Это канва, и теперь нужно объяснить, какие именно точки для размышлений кажутся естественными.
Во-первых, герои очень печальны и плавают по холодному аквариуму Ленинграда, как грустные рыбы. Довлатов похож на Пьеро, а не на Арлекина. Коломбины придавлены жизнью и дурными бытовыми условиями. Это мир прямо противоположный раблезианскому веселью[53], которое ощущал читатель довлатовских книг.
Я бы не назвал эту картину экспортной, но она именно для другого поколения и другой территории — художник и безжалостный мир, свобода или сытость, и, в общем, понятно, что надо валить. То есть непонятно даже, отчего оставаться. Я не строю иллюзий — для шептавшихся между собой моих соседок по премьерному залу было новостью, что Бродский оказался в ссылке. Им было за тридцать, хотя с возрастом не угадаешь, как я уже сказал, в кинематографическом мире больше ухоженных людей.
Во-вторых, фильм очень интересный повод к размышлению. Когда тебе рассказывают историю человека, который не поступается принципами, то интересно — ради чего. В кадре на минуту появляется воспоминание героя о службе в конвойных войсках, и понятно, что оно должно стать главной темой. И именно она не может пройти не то, что через цензуру, а через весь воздух СССР.
Но история с Довлатовым ещё интереснее. Она ценна для того, кто занимается умирающим делом русской литературы. Это очень важный пример, и он должен быть обдуман всяким молодым человеком, который вдруг решает стать писателем.
Довлатов пытался войти в литературу, когда ценность её была необычайно высока в глазах всего общества.
У традиционного русского классика была особая биография. В ней присутствовала рубка леса (у некоторых — бесконвойная), Севастополь, Семёновский плац, каторга (иногда поездка на каторгу тоже была бесконвойной). Потом в биографии была стопка романов. И, наконец, написав три-четыре книги, писатель начинал проповедовать, как нам обустроить Россию. Это нормальный жизненный цикл, будто раз и навсегда заданные преобразования гусеницы в бабочку. В XX веке было то же самое, только романы выходили похуже.
А вот Довлатов — это образец конвенционального классика, который корпус романов не написал, проповеди его сконцентрировались в американской эмигрантской прессе и у нас, слава Богу, неизвестны, а любим он именно за дневник. Советский Хемингуэй с советским праздником 7 ноября, который всегда с тобой. То есть книга «Зона», по сути, дневник, и «Компромисс», и «Заповедник», и американский «Филиал» — своего рода записные книжки, где герой равен автору (хотя не равен в жизни). Это тексты о том, как человек живёт и как собирается что-то написать. Американские попытки чистой прозы мне не очень, увы, интересны, но тут начинается зона персональных предпочтений.

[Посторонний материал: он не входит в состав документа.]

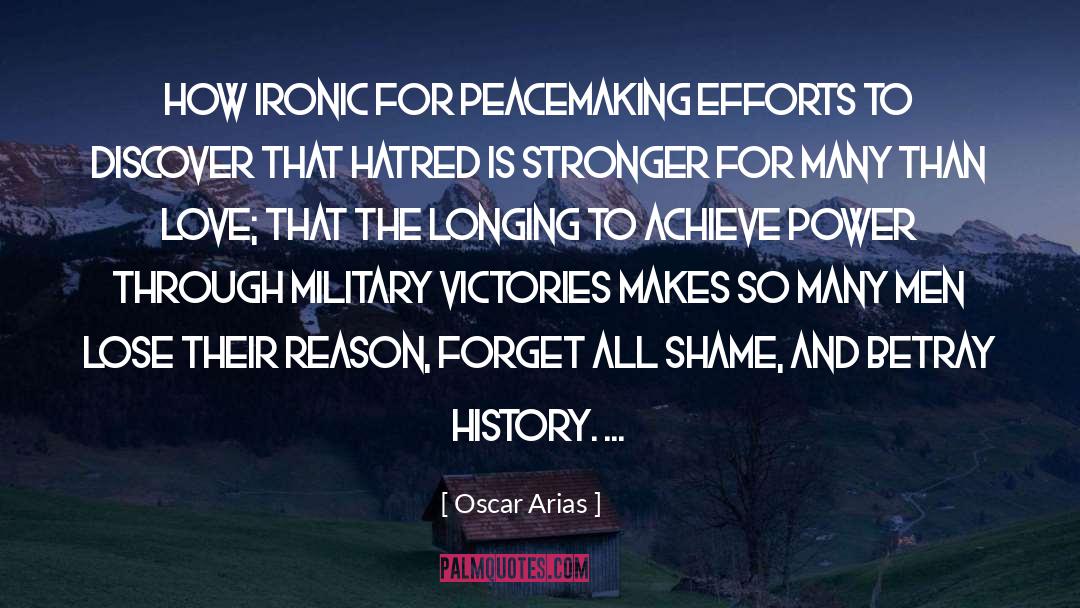 Oscar Arias Quotes: How ironic for peacemaking efforts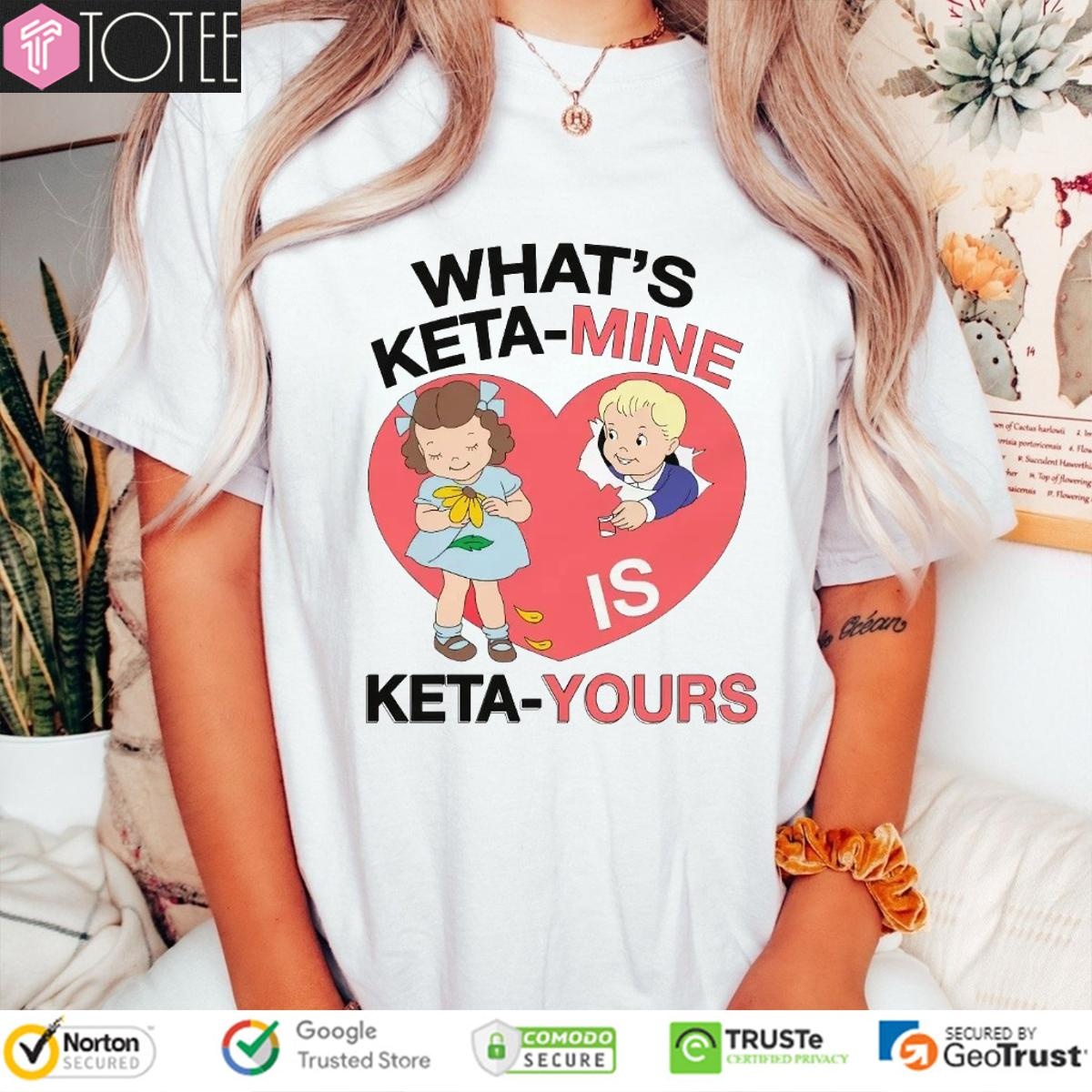 Whats Ketamine Is Keta-Yours T-shirt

Есть путь писателя Гроссмана с его главной книгой жизни, арестованным романом, потом романом, выпущенным из тюрьмы. Это путь материалистический, понятный, так сказать, классический. А путь Довлатова — модернистский, ведь нам (по крайней мере, людям моего круга), было интересно читать, как он живёт, хочет напечататься, но это не выходит. Однако запрещённая книга не появлялась, она была не нужна. Дневник, и в случае «Зоны», оказывался плодоноснее, чем воображаемый арестованный роман Довлатова.
В фильме, кстати, много хождений и мук, но надо понимать, что во всех тех мастерских, где в этой ленте пьют или складируют контрабанду, художники отчаянно много работали. Непризнанные писатели работали тоже много, и вообще, искусство — такое занятие, в котором отказ от компромисса только малая часть.
Кстати, «неподходящая» литература была разной. Помимо непроходных текстов Довлатова и Бродского была и иная, ориентированная на автобусного попутчика героя фильма, того, кто беспокоится о Голде Меир. Как-то (в 1949 году) Иван Михайлович Шевцов написал роман «Тля». Его напечатали только в 1964-м. В результате автора выгнали из журнала «Москва», и роман не перепечатывали ещё 36 лет. Значит ли, что в романе «Тля» сохранён ворованный воздух литературы? Вопрос.
В-третьих, надо помнить, что воссозданная эпоха — узнаваемые ещё красные телефонные будки и автомобили, коммунальный ад (или уют), пальто и причёски, символическая стоимость бутылки французского коньяка, как бы многозначительно ни вплывали в кадр, не описывают исчезнувшего мира целиком. Множество людей, подобно пушкинской героине воскликнет: «Не он! Не он!», когда увидит огромную мастерскую, посредине которой девушка-хиппи бесконечно поёт «Надежды маленький оркестрик». Это не реальность прошлого, а набор символов — точно так же, как матрёшки (не грубые медведь и балалайка, а именно матрёшка) — всемирный символ России, но поди, найди человека, который гордо ставит их на холодильник. Так и с фильмом — там этих матрёшек множество.